La proposition de règlement COM(2020) 726 du Parlement européen et du Conseil modifie le règlement (CE) n° 851/2004 instituant le Centre européen de prévention et de contrôle des maladies (le Centre). Celui-ci disposera de nouvelles compétences avec un rôle plus opérationnel, tant dans le domaine de la préparation et de la réaction face aux maladies transmissibles que dans celui de la surveillance épidémiologique, conformément aux dispositions prévues dans la proposition de règlement COM(2020) 727 du Parlement européen et du Conseil concernant les menaces transfrontières graves pour la santé.
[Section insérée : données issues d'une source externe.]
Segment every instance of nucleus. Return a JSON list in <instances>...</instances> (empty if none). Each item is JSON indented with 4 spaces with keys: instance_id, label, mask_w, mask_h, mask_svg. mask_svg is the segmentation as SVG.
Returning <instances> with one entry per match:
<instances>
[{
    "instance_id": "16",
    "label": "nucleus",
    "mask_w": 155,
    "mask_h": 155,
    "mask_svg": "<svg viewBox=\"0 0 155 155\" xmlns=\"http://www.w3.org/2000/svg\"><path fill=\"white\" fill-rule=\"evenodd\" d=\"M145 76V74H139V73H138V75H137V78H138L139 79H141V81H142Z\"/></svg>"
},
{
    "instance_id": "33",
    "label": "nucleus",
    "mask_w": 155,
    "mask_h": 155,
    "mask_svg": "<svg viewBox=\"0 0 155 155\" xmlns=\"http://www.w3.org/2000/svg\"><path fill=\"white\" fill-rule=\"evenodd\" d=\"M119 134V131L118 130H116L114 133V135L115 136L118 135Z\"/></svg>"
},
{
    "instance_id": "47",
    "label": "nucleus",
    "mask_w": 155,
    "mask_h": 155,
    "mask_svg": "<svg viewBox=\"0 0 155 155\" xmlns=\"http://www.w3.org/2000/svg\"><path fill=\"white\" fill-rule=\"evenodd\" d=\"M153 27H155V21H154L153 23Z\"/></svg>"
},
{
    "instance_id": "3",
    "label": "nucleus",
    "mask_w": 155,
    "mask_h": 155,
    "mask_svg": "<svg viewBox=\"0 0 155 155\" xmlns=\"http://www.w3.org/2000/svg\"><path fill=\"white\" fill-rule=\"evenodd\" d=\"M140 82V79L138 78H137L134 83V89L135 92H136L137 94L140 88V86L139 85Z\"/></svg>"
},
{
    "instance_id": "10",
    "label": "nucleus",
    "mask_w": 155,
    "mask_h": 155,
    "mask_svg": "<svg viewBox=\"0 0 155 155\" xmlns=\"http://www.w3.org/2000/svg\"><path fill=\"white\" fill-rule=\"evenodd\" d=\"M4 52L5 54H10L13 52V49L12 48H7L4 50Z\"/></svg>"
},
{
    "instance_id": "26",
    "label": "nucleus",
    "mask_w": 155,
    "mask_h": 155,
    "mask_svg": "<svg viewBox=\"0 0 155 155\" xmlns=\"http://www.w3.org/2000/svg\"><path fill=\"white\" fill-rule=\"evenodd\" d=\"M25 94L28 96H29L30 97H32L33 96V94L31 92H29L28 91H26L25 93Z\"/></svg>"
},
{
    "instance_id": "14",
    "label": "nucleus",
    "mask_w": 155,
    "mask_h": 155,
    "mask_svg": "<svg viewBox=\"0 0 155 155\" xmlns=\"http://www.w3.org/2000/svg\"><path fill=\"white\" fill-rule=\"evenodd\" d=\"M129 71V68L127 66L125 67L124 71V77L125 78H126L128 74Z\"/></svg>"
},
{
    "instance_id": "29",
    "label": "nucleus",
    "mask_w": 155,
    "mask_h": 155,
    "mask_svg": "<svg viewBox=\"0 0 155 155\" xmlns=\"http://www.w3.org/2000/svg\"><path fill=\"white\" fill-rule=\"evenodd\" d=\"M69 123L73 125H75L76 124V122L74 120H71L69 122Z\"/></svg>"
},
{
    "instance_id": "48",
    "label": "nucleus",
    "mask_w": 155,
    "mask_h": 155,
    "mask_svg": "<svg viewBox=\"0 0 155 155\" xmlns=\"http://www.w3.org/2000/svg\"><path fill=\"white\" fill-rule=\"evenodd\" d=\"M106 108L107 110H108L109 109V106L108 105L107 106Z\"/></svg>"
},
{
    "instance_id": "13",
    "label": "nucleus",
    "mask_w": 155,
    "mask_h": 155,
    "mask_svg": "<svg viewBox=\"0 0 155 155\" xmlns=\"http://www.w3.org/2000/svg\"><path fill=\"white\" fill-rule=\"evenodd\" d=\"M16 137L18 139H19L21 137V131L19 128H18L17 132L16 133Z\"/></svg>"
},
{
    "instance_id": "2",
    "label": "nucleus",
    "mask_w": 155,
Tout d'abord, les capacités d'expertise du Centre sont renforcées, de même que sa capacité à orienter et appuyer l'action des États membres. Ainsi, il devra désormais, en plus de fournir des avis scientifiques, formuler des recommandations concernant les actions à mener pour prévenir et contrôler les menaces liées aux maladies transmissibles, mais aussi appuyer l'action des États membres et de la Commission. Une task force dans le domaine de la santé est instituée sous la responsabilité du Centre. Son rôle est de soutenir sur le terrain la réaction des États membres en formulant notamment des recommandations sur les mesures à prendre.

De plus, le Centre devra assurer le développement et l'interopérabilité des plateformes numériques permettant la surveillance épidémiologique. Les obligations de notification des États membres sont renforcées avec l'obligation de communiquer les données et informations scientifiques disponibles et les mesures de riposte prises face à la menace identifiée.

Enfin, le Centre devra contribuer à l'évaluation et à la surveillance des plans de préparation et de réaction des États membres contre les crises sanitaires, comme le prévoit la proposition de règlement COM(2020) 727. Ces plans nationaux devront être complémentaires de celui de l'Union. Cette évaluation servira à garantir cette interopérabilité. Or, pour garantir la complémentarité des plans nationaux avec celui de l'Union, des mesures d'harmonisation de dispositions législatives et réglementaires seront nécessaires. Contrairement aux autres dispositions de ce texte, celle-ci ne respecte donc pas le principe de subsidiarité.

Par conséquent, la commission des affaires européennes a adopté la proposition de résolution suivante.